Recurring stick-slip events at the base of a deep-seated landslide like Lantai, where the sliding interface extends to the bedrock, have been detected on a few exceptional occasions using ground-based sensors prior to large failures, said Hsin-Hua Huang of Academia Sinica. In those cases, the stick-slip events were thought to be precursors to a major landsliding event.
“In contrast, our findings suggest that these stick-slip events are persistent rather than episodic—they are simply too minute to be detected by surface instrumentation under normal conditions,” Huang explained. “By leveraging borehole DAS sensing, we can now clearly ‘see them’ and characterize their spatiotemporal patterns for the first time.”

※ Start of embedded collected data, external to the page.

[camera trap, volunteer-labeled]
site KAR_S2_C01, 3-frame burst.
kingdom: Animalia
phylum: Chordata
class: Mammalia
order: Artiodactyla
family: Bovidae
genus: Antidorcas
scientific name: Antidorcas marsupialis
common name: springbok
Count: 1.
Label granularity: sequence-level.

“Continuous monitoring of these repeating events may therefore offer a practical framework for developing accurate landslide early warning systems to mitigate future hazards,” he added.

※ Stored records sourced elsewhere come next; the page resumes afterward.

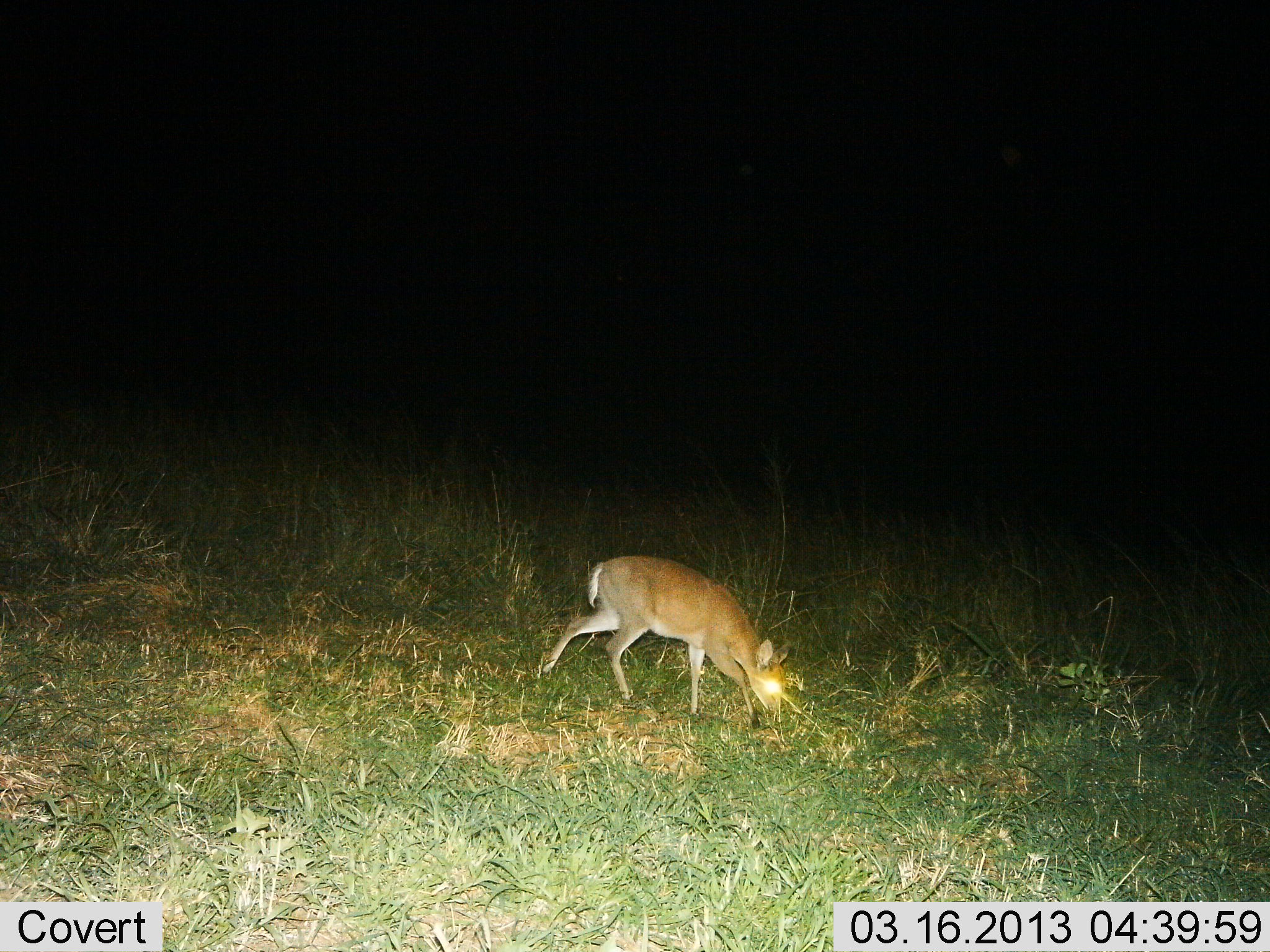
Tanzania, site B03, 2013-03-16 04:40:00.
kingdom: Animalia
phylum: Chordata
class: Mammalia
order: Artiodactyla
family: Bovidae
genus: Madoqua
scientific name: Madoqua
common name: dikdik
Dikdik (Madoqua), count 1. Behavior (volunteer vote fractions): standing 5%, resting 0%, moving 26%, interacting 0%. Young present (vote fraction): 0%. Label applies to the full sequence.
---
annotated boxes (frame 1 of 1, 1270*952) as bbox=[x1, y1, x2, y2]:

DAS uses the tiny internal flaws in a long optical fiber as thousands of seismic sensors. An interrogator at one end of the fiber sends laser pulses down the cable that are reflected off the fiber flaws and bounced back to the instrument. When the fiber is disturbed by movement, researchers can examine changes in the reflected pulses to learn more about the resulting seismic waves.

Researchers are using a host of geophysical instruments to monitor the Lantai site, but most of their observations are confined to the ground surface. And compared to other borehole instruments, DAS is easier and less expensive to deploy to the depths where the overburden of rock and soil slides against bedrock.
“These deep interfaces also entail a massive volume of material, and consequently, the resulting damage is catastrophic upon failure,” said Huang.
The research team at Lantai wanted to study the possible interaction between extreme environmental events such as typhoons and changes in the landslide’s structure. When a typhoon alert is issued for the area, the team deploys the DAS interrogator to the Lantai borehole for two weeks to a month.
During five of these DAS deployments, Huang and colleagues captured both accelerated landslide movements and recurring stick-slip events at the soil-bedrock interface, 20 to 30 meters deep.
Rainfall can trigger shallow landslides or debris flows, but “while rainfall is also considered a primary factor driving deep-seated landslides, the correlation is not as direct or immediate due to the depth of the interfaces,” said Huang. “Rather, it involves a complex network of fractures and fluid pathways that evolve dynamically during rainfall and are difficult to predict.”
DAS deployments like the one at Lantai can help scientists analyze how rainfall impacts frictional changes and other landslide mechanics at the landslide shear plane itself, which was “unattainable in the past,” said Huang.